• **Task goal**
Go through the listing and write out all of it exactly.

• **Exercise inputs**
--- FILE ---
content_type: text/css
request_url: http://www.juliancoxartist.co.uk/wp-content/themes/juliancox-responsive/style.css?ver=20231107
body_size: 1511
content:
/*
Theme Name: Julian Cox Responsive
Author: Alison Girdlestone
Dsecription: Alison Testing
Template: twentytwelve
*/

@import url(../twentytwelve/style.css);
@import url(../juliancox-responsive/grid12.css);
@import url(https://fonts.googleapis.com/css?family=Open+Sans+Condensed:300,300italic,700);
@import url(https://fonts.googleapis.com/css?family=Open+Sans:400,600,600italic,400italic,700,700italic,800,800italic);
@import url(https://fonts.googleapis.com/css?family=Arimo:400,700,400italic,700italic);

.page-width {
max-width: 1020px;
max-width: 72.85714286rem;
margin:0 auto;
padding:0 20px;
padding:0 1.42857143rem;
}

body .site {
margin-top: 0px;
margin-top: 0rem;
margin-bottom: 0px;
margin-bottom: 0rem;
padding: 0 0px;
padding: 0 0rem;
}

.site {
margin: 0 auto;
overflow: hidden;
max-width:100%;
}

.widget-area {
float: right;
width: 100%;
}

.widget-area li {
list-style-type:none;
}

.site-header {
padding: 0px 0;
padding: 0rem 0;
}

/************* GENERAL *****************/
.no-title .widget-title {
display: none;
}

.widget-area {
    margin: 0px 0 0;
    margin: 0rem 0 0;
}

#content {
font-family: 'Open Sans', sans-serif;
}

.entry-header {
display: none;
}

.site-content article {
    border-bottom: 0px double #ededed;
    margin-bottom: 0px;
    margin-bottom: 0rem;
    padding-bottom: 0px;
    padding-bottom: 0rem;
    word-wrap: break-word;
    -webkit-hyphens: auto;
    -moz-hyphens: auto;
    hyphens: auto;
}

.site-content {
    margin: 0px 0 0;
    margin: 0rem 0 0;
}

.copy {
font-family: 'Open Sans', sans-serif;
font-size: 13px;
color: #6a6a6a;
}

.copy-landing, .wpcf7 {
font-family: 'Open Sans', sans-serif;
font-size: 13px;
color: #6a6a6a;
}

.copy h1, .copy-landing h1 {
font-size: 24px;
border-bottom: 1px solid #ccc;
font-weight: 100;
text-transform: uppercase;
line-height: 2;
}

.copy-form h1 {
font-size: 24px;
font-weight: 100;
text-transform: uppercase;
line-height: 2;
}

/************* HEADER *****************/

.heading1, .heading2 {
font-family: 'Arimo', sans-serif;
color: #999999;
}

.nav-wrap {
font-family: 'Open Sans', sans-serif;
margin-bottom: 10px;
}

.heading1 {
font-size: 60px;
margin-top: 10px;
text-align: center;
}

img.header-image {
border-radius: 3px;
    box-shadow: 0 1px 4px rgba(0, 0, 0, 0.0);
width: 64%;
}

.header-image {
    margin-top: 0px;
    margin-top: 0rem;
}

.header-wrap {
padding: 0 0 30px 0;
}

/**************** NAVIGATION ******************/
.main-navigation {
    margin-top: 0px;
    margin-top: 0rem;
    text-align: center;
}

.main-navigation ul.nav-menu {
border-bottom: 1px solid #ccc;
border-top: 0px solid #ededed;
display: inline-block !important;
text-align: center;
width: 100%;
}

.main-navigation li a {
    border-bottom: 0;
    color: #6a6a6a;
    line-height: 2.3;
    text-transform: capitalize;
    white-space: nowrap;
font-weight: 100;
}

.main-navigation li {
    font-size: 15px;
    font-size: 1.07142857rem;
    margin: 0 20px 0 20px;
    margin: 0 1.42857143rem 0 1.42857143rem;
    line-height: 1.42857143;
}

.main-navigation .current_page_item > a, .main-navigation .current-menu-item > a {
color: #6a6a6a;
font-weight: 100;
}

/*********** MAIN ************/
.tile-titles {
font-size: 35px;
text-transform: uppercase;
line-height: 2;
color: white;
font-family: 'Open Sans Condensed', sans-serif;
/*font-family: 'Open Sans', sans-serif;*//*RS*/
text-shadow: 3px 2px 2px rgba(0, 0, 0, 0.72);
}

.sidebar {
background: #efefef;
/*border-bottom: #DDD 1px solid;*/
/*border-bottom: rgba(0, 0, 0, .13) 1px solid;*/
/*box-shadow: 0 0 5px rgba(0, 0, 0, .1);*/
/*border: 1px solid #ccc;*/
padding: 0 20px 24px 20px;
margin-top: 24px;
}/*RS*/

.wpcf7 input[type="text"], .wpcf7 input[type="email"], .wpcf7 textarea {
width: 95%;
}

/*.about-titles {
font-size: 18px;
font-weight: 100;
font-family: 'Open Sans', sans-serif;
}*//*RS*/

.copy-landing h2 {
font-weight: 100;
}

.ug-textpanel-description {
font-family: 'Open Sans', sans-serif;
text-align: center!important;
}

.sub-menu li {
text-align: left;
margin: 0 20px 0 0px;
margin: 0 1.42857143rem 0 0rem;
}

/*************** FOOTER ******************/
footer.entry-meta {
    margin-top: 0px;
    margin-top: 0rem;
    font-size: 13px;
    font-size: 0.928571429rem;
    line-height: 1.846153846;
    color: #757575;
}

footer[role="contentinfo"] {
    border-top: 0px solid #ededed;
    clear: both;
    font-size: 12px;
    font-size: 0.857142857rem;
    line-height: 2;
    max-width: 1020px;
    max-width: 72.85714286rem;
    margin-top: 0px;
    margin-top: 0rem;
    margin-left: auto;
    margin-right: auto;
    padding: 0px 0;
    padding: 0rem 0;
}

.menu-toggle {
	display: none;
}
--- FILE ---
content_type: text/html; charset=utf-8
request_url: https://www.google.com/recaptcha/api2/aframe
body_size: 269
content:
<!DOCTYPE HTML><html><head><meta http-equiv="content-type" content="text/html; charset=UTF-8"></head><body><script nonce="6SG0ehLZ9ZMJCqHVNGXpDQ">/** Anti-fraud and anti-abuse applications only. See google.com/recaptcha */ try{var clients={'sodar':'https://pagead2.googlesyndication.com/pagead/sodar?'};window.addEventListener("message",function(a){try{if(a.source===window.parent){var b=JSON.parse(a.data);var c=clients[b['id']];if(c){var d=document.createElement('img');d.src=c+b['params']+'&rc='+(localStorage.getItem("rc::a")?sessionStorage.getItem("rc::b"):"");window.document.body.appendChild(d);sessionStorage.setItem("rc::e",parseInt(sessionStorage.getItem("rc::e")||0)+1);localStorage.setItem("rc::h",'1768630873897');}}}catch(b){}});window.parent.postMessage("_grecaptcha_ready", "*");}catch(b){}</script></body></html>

• **Answer to this exercise**
--- FILE ---
content_type: text/css
request_url: http://www.juliancoxartist.co.uk/wp-content/themes/juliancox-responsive/style.css?ver=20231107
body_size: 1511
content:
/*
Theme Name: Julian Cox Responsive
Author: Alison Girdlestone
Dsecription: Alison Testing
Template: twentytwelve
*/

@import url(../twentytwelve/style.css);
@import url(../juliancox-responsive/grid12.css);
@import url(https://fonts.googleapis.com/css?family=Open+Sans+Condensed:300,300italic,700);
@import url(https://fonts.googleapis.com/css?family=Open+Sans:400,600,600italic,400italic,700,700italic,800,800italic);
@import url(https://fonts.googleapis.com/css?family=Arimo:400,700,400italic,700italic);

.page-width {
max-width: 1020px;
max-width: 72.85714286rem;
margin:0 auto;
padding:0 20px;
padding:0 1.42857143rem;
}

body .site {
margin-top: 0px;
margin-top: 0rem;
margin-bottom: 0px;
margin-bottom: 0rem;
padding: 0 0px;
padding: 0 0rem;
}

.site {
margin: 0 auto;
overflow: hidden;
max-width:100%;
}

.widget-area {
float: right;
width: 100%;
}

.widget-area li {
list-style-type:none;
}

.site-header {
padding: 0px 0;
padding: 0rem 0;
}

/************* GENERAL *****************/
.no-title .widget-title {
display: none;
}

.widget-area {
    margin: 0px 0 0;
    margin: 0rem 0 0;
}

#content {
font-family: 'Open Sans', sans-serif;
}

.entry-header {
display: none;
}

.site-content article {
    border-bottom: 0px double #ededed;
    margin-bottom: 0px;
    margin-bottom: 0rem;
    padding-bottom: 0px;
    padding-bottom: 0rem;
    word-wrap: break-word;
    -webkit-hyphens: auto;
    -moz-hyphens: auto;
    hyphens: auto;
}

.site-content {
    margin: 0px 0 0;
    margin: 0rem 0 0;
}

.copy {
font-family: 'Open Sans', sans-serif;
font-size: 13px;
color: #6a6a6a;
}

.copy-landing, .wpcf7 {
font-family: 'Open Sans', sans-serif;
font-size: 13px;
color: #6a6a6a;
}

.copy h1, .copy-landing h1 {
font-size: 24px;
border-bottom: 1px solid #ccc;
font-weight: 100;
text-transform: uppercase;
line-height: 2;
}

.copy-form h1 {
font-size: 24px;
font-weight: 100;
text-transform: uppercase;
line-height: 2;
}

/************* HEADER *****************/

.heading1, .heading2 {
font-family: 'Arimo', sans-serif;
color: #999999;
}

.nav-wrap {
font-family: 'Open Sans', sans-serif;
margin-bottom: 10px;
}

.heading1 {
font-size: 60px;
margin-top: 10px;
text-align: center;
}

img.header-image {
border-radius: 3px;
    box-shadow: 0 1px 4px rgba(0, 0, 0, 0.0);
width: 64%;
}

.header-image {
    margin-top: 0px;
    margin-top: 0rem;
}

.header-wrap {
padding: 0 0 30px 0;
}

/**************** NAVIGATION ******************/
.main-navigation {
    margin-top: 0px;
    margin-top: 0rem;
    text-align: center;
}

.main-navigation ul.nav-menu {
border-bottom: 1px solid #ccc;
border-top: 0px solid #ededed;
display: inline-block !important;
text-align: center;
width: 100%;
}

.main-navigation li a {
    border-bottom: 0;
    color: #6a6a6a;
    line-height: 2.3;
    text-transform: capitalize;
    white-space: nowrap;
font-weight: 100;
}

.main-navigation li {
    font-size: 15px;
    font-size: 1.07142857rem;
    margin: 0 20px 0 20px;
    margin: 0 1.42857143rem 0 1.42857143rem;
    line-height: 1.42857143;
}

.main-navigation .current_page_item > a, .main-navigation .current-menu-item > a {
color: #6a6a6a;
font-weight: 100;
}

/*********** MAIN ************/
.tile-titles {
font-size: 35px;
text-transform: uppercase;
line-height: 2;
color: white;
font-family: 'Open Sans Condensed', sans-serif;
/*font-family: 'Open Sans', sans-serif;*//*RS*/
text-shadow: 3px 2px 2px rgba(0, 0, 0, 0.72);
}

.sidebar {
background: #efefef;
/*border-bottom: #DDD 1px solid;*/
/*border-bottom: rgba(0, 0, 0, .13) 1px solid;*/
/*box-shadow: 0 0 5px rgba(0, 0, 0, .1);*/
/*border: 1px solid #ccc;*/
padding: 0 20px 24px 20px;
margin-top: 24px;
}/*RS*/

.wpcf7 input[type="text"], .wpcf7 input[type="email"], .wpcf7 textarea {
width: 95%;
}

/*.about-titles {
font-size: 18px;
font-weight: 100;
font-family: 'Open Sans', sans-serif;
}*//*RS*/

.copy-landing h2 {
font-weight: 100;
}

.ug-textpanel-description {
font-family: 'Open Sans', sans-serif;
text-align: center!important;
}

.sub-menu li {
text-align: left;
margin: 0 20px 0 0px;
margin: 0 1.42857143rem 0 0rem;
}

/*************** FOOTER ******************/
footer.entry-meta {
    margin-top: 0px;
    margin-top: 0rem;
    font-size: 13px;
    font-size: 0.928571429rem;
    line-height: 1.846153846;
    color: #757575;
}

footer[role="contentinfo"] {
    border-top: 0px solid #ededed;
    clear: both;
    font-size: 12px;
    font-size: 0.857142857rem;
    line-height: 2;
    max-width: 1020px;
    max-width: 72.85714286rem;
    margin-top: 0px;
    margin-top: 0rem;
    margin-left: auto;
    margin-right: auto;
    padding: 0px 0;
    padding: 0rem 0;
}

.menu-toggle {
	display: none;
}
--- FILE ---
content_type: text/html; charset=utf-8
request_url: https://www.google.com/recaptcha/api2/aframe
body_size: 269
content:
<!DOCTYPE HTML><html><head><meta http-equiv="content-type" content="text/html; charset=UTF-8"></head><body><script nonce="6SG0ehLZ9ZMJCqHVNGXpDQ">/** Anti-fraud and anti-abuse applications only. See google.com/recaptcha */ try{var clients={'sodar':'https://pagead2.googlesyndication.com/pagead/sodar?'};window.addEventListener("message",function(a){try{if(a.source===window.parent){var b=JSON.parse(a.data);var c=clients[b['id']];if(c){var d=document.createElement('img');d.src=c+b['params']+'&rc='+(localStorage.getItem("rc::a")?sessionStorage.getItem("rc::b"):"");window.document.body.appendChild(d);sessionStorage.setItem("rc::e",parseInt(sessionStorage.getItem("rc::e")||0)+1);localStorage.setItem("rc::h",'1768630873897');}}}catch(b){}});window.parent.postMessage("_grecaptcha_ready", "*");}catch(b){}</script></body></html>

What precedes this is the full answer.